If Deontay Wilder has his way, then life will truly begin at 40. (photo by Ryan Hafey)
The 2008 Olympic Bronze medalist and current longest reigning titlist has never been shy about envisioning the road even while squarely focused on the task at hand. While hard at work for a heavyweight title fight rematch with Luis Ortiz, the unbeaten knockout artist from Tuscaloosa, Alabama has long ago begun making plans for life after boxing.
“Six years is my max that I’m planning to finish my career,” Wilder (41-0-1, 40KOs) told BoxingScene.com and other reporters during a recent media workout in Northport, Alabama while training for his rematch with Ortiz (31-1, 26KOs; 2NCs), which takes place Nov. 23 on Fox Sports Pay-Per-View live from MGM Grand Garden Arena in Las Vegas, Nevada. “It’s a beautiful thing to have the team I started with to be the team that I finish with.”
The team to which Wilder refers includes longtime head trainer Jay Deas, who has been with him since he first donned a pair of gloves. His crash course into the sport provided enough lessons to serve on the 2008 U.S. Olympic Boxing team in Beijing, where he was the only American boxer to bring home a medal.
Upon turning pro later that year, Wilder—who turned 34 in October—added to his training team the sharp mind of Mark Breland, arguably the greatest American amateur boxer in history who won a Gold medal in the 1984 Los Angeles Olympics before going on to become a two-time welterweight titlist in the pro ranks. On the decision making side since day one has been manager Shelly Finkel—who was also Breland’s manager throughout his pro career—and high-powered adviser Al Haymon, with Wilder becoming the face of the latter’s Premier Boxing Champions conglomerate.

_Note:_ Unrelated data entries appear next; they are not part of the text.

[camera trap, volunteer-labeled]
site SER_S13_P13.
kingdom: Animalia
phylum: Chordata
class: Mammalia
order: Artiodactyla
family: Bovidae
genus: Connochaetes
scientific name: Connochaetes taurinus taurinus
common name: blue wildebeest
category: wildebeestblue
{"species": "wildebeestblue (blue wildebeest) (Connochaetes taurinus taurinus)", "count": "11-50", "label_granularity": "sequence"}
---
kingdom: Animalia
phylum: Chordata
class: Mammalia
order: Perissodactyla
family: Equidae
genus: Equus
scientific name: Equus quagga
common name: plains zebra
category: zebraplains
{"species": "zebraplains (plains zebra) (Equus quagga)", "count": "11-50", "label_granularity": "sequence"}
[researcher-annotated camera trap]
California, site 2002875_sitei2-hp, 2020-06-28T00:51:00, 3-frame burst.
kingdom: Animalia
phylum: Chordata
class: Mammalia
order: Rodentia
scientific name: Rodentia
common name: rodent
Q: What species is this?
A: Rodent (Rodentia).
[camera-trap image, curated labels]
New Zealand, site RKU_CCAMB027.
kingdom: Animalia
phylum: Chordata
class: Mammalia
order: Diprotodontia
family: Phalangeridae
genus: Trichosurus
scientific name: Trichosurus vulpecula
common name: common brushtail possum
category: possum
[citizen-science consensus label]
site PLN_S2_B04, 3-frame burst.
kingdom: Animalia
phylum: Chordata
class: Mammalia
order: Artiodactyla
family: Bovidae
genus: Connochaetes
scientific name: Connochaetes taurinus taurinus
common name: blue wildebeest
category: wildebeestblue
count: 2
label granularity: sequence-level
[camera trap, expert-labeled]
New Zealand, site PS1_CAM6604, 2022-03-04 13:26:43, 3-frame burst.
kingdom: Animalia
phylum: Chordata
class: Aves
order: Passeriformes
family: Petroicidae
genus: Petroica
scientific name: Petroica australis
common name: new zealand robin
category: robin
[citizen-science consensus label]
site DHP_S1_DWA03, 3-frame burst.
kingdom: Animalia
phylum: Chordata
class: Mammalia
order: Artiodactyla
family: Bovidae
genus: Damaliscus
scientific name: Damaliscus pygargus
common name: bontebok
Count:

The early years of Wilder’s career were spent on shows promoted by Golden Boy Promotions. Their final fight together came more than six years into his career, when he decisioned Bermane Stiverne over 12-rounds to win the heavyweight title in Jan. 2015. A repeat win over Ortiz—a Miami-based Cuban southpaw whom he stopped in 10 rounds last March—will extend his reign past the five-year mark by next January, along with giving him a 10th successful title defense.
“In the beginning of my career, we had a plan of things to move forward with,” reflects Wilder. “I can’t say things went exactly as planned. In life, things don’t go as planned. It’s a great to be with a group of guys that have my best interest at heart. The people who were planning the beginning of my career are planning the ending as well. I think the ending is going to be a little bit sweeter than the beginning.
“In the beginning you have a long task ahead of you and you don’t know where the roads will lead. I did the best I can in the heavyweight division. I brought a lot of excitement. I bring a lot of drama.”
More drama could come of his post-fight career—just not in the ring.
“My passion is acting,” admitted Wilder, whose on-screen credits include guest appearances Showtime’s Billions; the televised reboot of Magnum P.I. and reality series WAGS Atlanta. “I’m doing thing thus far and I’ve been killing it. I’m looking forward to do more in the acting field.
“I’m also a certified scuba diver. I’m looking forward to spending time with my family, watching my kids grow.”